■ Description of the task
Please copy exactly the lines from the one containing "scientific name: Bos taurus" to the end of the entries, both included, and nothing else. Omit every picture.
================
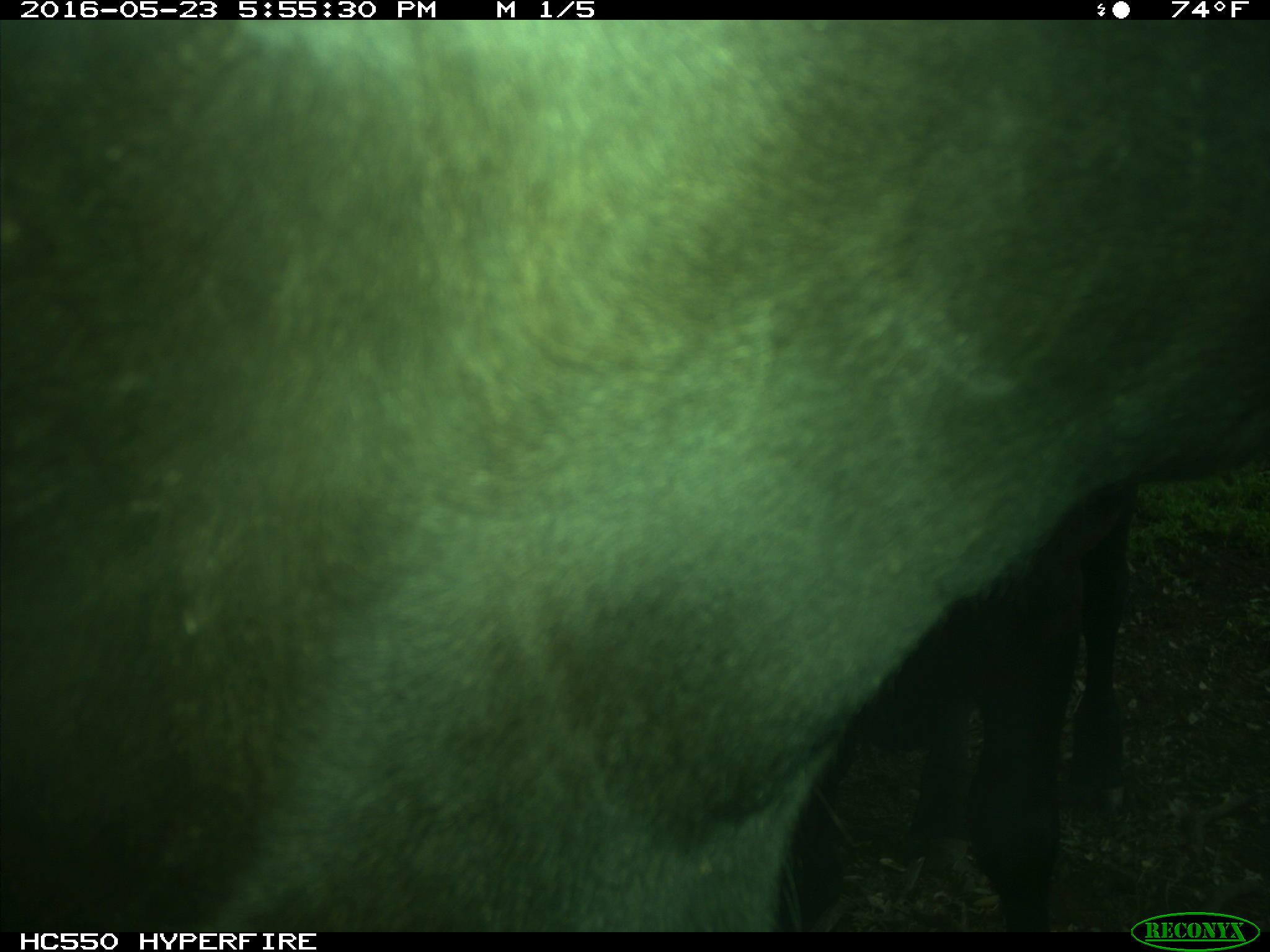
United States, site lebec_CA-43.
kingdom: Animalia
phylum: Chordata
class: Mammalia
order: Artiodactyla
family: Bovidae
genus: Bos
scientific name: Bos taurus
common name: domestic cow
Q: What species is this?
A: Bos taurus (domestic cow).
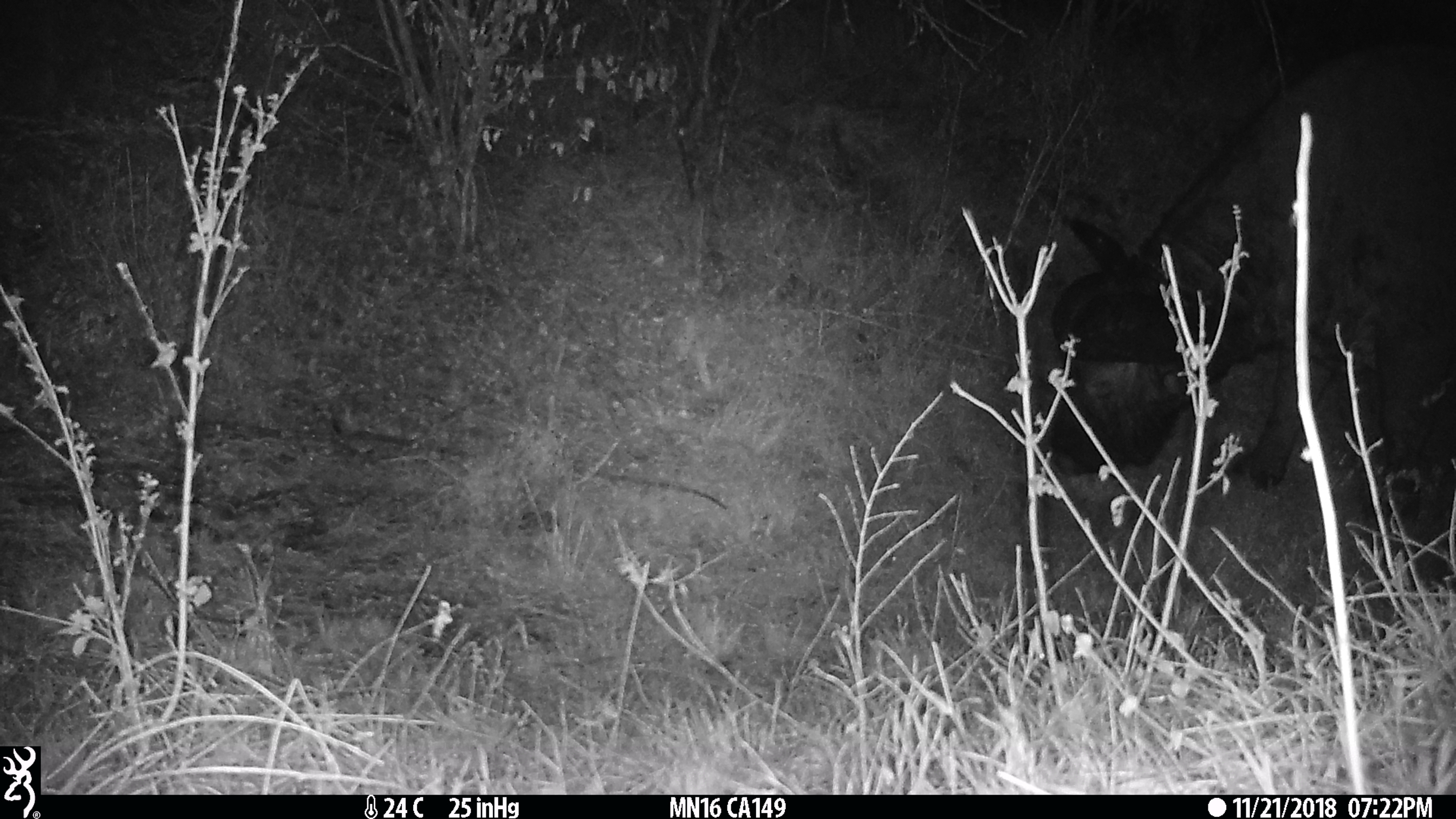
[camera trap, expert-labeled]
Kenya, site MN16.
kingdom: Animalia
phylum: Chordata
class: Mammalia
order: Artiodactyla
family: Bovidae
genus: Syncerus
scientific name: Syncerus caffer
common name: buffalo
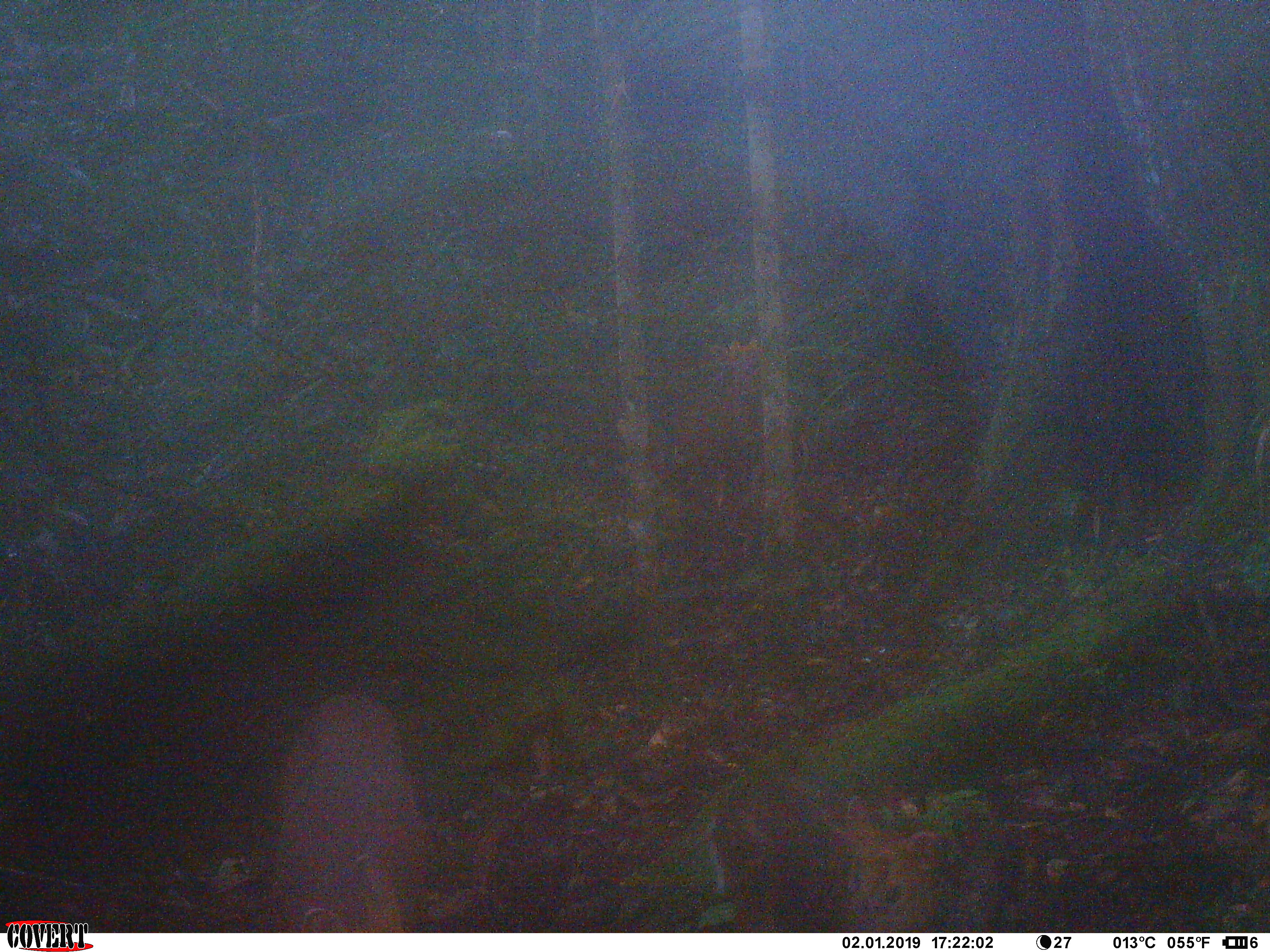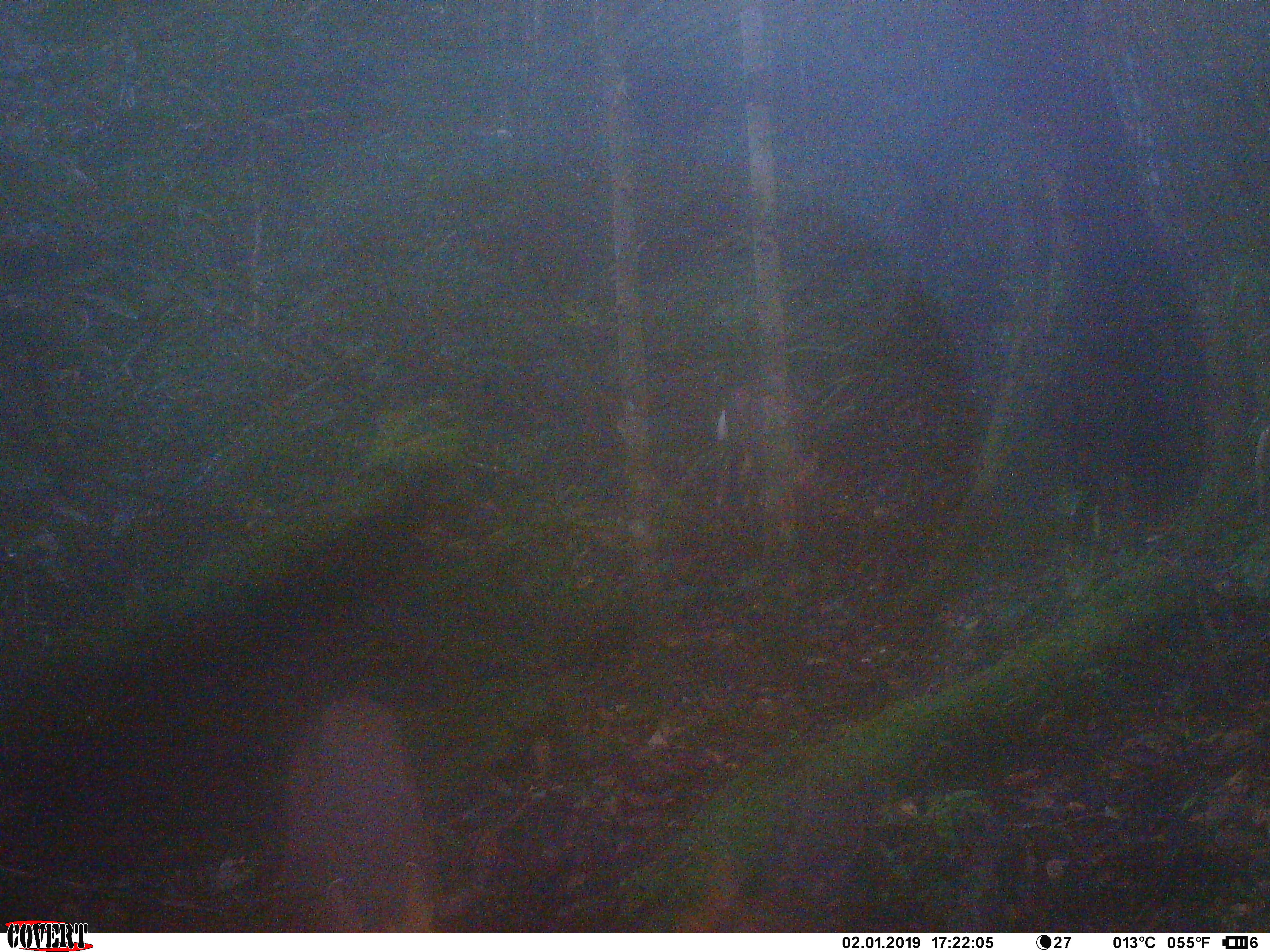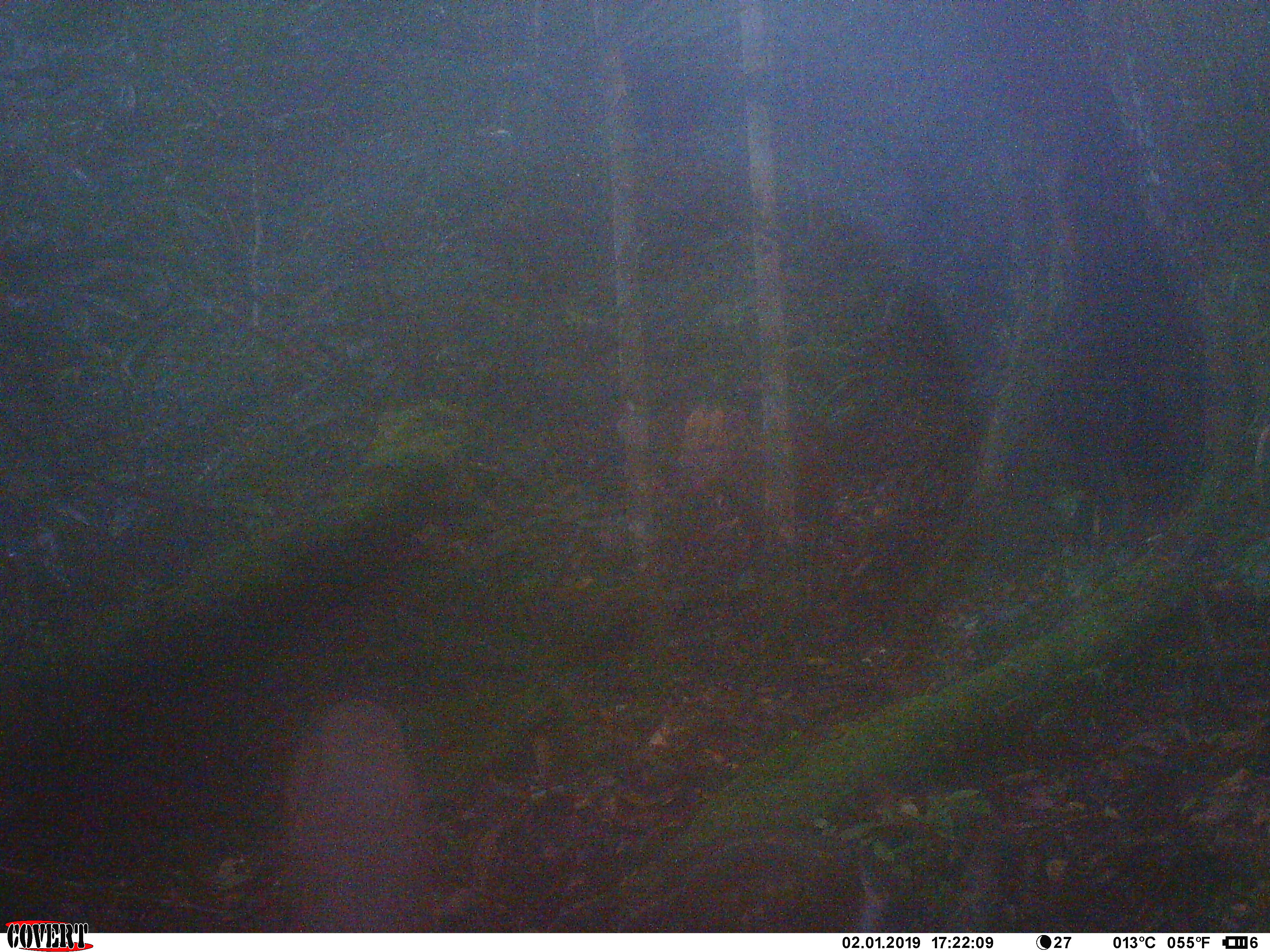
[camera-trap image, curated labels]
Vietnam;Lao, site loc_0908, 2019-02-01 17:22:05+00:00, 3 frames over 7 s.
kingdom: Animalia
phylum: Chordata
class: Mammalia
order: Artiodactyla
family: Cervidae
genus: Muntiacus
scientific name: Muntiacus rooseveltorum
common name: roosevelt's muntjac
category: roosevelts muntjac group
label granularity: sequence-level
================
■ Task output
scientific name: Bos taurus
common name: domestic cow
Q: What species is this?
A: Bos taurus (domestic cow).
[camera trap, expert-labeled]
Kenya, site MN16.
kingdom: Animalia
phylum: Chordata
class: Mammalia
order: Artiodactyla
family: Bovidae
genus: Syncerus
scientific name: Syncerus caffer
common name: buffalo
[camera-trap image, curated labels]
Vietnam;Lao, site loc_0908, 2019-02-01 17:22:05+00:00, 3 frames over 7 s.
kingdom: Animalia
phylum: Chordata
class: Mammalia
order: Artiodactyla
family: Cervidae
genus: Muntiacus
scientific name: Muntiacus rooseveltorum
common name: roosevelt's muntjac
category: roosevelts muntjac group
label granularity: sequence-level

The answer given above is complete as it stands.